OPINION: The return of authentic sports development. By Segun Odegbami

Date: 2019-09-21

Ilorin, the capital city of Kwara State of Nigeria, has returned to normalcy after the frenzy of two whole weeks of a festival of sports that many stakeholders have described as the best sports development programme to have taken place in Nigeria in decades.

Over 4000 young athletes (all officially below the age of 15) and their officials from all the states of the country (including those that never used to send any representation in the past) assembled inside the campus of the University of Ilorin, for the 5th edition of the National Youth Games, an annual event established by the Federal Ministry of Sports (and/or the National Sports Commission) to kick-start a new era of talent discovery in Nigerian sports.

The greatest revelation is that there is an institution in Nigeria, a Tertiary institution for that matter (and there could be more wasting in the oasis of neglected abundance) with the facilities to host all the athletes and officials in single one environment with good enough facilities to host 34 different sports!
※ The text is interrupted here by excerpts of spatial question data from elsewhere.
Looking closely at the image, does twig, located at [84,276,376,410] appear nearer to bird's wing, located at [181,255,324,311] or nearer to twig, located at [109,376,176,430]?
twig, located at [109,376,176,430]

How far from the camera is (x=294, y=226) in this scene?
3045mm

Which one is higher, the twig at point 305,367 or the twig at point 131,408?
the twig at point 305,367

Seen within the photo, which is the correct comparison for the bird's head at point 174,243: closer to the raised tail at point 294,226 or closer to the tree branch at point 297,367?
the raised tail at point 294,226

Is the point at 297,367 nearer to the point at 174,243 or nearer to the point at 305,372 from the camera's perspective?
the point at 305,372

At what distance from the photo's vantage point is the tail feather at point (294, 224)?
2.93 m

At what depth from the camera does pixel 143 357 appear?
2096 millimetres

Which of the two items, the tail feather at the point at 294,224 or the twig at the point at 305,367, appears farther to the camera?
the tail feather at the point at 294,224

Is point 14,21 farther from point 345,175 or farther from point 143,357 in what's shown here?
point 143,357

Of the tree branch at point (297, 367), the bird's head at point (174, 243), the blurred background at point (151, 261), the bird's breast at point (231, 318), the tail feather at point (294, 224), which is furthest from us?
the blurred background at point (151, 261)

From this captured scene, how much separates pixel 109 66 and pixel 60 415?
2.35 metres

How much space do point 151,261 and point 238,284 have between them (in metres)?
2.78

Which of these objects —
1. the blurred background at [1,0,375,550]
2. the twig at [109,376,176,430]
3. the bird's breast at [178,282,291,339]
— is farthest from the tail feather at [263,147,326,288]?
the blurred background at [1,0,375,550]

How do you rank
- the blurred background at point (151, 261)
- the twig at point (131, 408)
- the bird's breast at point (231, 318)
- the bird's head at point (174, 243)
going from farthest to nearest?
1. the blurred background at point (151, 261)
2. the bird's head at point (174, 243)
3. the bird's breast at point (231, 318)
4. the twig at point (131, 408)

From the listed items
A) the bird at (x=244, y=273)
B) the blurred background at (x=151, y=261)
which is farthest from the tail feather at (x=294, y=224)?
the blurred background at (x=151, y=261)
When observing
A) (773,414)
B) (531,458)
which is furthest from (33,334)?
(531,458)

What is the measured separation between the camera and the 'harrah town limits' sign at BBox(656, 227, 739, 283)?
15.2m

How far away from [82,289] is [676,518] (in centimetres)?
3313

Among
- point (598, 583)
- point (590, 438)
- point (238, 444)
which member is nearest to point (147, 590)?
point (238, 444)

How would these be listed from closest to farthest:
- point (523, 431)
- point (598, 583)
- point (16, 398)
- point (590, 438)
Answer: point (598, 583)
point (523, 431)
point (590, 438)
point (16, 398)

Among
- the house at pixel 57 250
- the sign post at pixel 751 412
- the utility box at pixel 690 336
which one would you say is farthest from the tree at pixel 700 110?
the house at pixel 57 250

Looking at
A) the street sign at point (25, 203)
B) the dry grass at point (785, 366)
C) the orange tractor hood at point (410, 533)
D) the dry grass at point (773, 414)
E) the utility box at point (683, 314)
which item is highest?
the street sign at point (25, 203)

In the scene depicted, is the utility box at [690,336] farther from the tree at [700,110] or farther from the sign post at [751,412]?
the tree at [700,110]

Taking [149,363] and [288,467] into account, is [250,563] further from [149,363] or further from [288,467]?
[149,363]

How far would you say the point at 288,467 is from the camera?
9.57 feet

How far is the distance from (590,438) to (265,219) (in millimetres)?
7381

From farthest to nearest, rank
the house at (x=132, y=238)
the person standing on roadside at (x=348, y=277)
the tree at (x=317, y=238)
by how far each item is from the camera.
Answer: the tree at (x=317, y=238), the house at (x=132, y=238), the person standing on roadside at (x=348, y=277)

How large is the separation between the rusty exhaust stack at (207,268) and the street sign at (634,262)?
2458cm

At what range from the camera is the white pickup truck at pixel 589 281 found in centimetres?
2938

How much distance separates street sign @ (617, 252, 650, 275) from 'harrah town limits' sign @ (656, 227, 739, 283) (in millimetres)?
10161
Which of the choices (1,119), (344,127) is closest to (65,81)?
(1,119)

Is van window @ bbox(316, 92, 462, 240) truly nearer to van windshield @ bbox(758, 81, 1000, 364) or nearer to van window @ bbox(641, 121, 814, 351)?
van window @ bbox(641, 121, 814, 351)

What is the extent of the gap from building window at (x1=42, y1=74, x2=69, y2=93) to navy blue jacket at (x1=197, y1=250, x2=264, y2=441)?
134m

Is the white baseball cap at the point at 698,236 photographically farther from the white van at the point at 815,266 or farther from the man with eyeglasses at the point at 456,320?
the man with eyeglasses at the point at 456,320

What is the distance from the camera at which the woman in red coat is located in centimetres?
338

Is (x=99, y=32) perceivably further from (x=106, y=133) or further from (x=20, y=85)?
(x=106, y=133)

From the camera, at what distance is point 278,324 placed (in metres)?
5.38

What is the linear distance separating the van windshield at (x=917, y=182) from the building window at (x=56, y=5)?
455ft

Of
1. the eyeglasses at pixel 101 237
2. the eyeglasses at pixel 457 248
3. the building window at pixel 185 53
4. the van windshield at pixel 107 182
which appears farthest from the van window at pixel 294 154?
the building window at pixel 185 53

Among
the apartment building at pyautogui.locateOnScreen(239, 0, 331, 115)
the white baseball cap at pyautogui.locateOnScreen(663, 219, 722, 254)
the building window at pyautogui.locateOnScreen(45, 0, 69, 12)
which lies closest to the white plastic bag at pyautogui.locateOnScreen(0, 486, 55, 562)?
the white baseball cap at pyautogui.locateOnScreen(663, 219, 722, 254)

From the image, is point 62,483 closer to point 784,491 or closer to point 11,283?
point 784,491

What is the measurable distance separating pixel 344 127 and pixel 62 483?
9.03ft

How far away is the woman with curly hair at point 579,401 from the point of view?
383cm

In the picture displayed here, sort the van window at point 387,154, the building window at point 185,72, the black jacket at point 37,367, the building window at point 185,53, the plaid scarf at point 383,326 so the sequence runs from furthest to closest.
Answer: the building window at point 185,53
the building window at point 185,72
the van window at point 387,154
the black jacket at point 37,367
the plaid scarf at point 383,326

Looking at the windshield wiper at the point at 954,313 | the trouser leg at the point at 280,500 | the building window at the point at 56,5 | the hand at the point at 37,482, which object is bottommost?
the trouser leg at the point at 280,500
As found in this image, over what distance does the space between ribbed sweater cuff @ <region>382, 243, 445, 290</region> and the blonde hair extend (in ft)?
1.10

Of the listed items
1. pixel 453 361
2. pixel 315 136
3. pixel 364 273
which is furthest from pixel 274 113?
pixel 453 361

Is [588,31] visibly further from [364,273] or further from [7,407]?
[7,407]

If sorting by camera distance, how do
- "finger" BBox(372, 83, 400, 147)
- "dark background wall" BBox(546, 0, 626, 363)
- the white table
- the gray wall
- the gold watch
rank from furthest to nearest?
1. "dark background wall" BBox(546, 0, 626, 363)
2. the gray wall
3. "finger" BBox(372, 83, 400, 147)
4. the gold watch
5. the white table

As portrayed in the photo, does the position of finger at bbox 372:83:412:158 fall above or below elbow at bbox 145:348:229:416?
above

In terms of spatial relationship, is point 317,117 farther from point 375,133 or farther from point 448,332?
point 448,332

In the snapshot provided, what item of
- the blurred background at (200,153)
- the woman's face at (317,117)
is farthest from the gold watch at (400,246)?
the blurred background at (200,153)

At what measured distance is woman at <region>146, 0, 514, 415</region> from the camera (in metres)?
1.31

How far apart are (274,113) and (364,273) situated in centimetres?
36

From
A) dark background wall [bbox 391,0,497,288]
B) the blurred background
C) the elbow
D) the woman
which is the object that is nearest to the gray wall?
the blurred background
Once again, we are reminded that the problem with Nigeria is surely not a lack of resources and human capital but the right leadership and the spirit to accomplish great things for the common good of all.

So, Ilorin 2019 was a great success, a reminder of our history, a measure of our capacity and a compass into the future of our sports and administration.

At the end of the games, after the postmortems, the single item that stands out as missing from everything that happened is authenticity of the participants. Once again, the Nigerian factor comes into play, that ugly part of us that prefers the short cut to the long haul, that wants to cheat to win selfishly instead of making everyone a winner in the end.

My simple solution is to introduce ‘school’ into the requirements for participation by the athletes. At 15 all the participants ought to be in secondary school, an essential need in the country, even made mandatory by the constitution.

My testimony
I am a product of the Nigerian school’s sports system when it existed many decades ago.

Sports were an integral part of my early childhood.

My primary school experiences are a blur as I hardly remember most of them.

My true development and life since I left Jos in 1970 have been anchored mostly to everything school taught me in the 5 years of secondary education in the Tin city.

These days, when I write and quote from William Shakespeare and Thomas Hardy, write for several media, consult for several organisations, and display uncommon skills and knowledge about several subjects and vocations, it is almost entirely the result of a life cultivated and nurtured at St. Murumba College, Jos. So, I am a proud handiwork of Rev. Fathers O’Connel, O’Connor, Murphy, Mrs. Williams, Ms. Graeves and so on.

When I ran like a gazelle along the touchline on the football field during the years of my football career in the 1970s and 1980s it was also the result of a foundation laid by Rev. Father O’Connor, my games master at St. Murumba in the 1960s.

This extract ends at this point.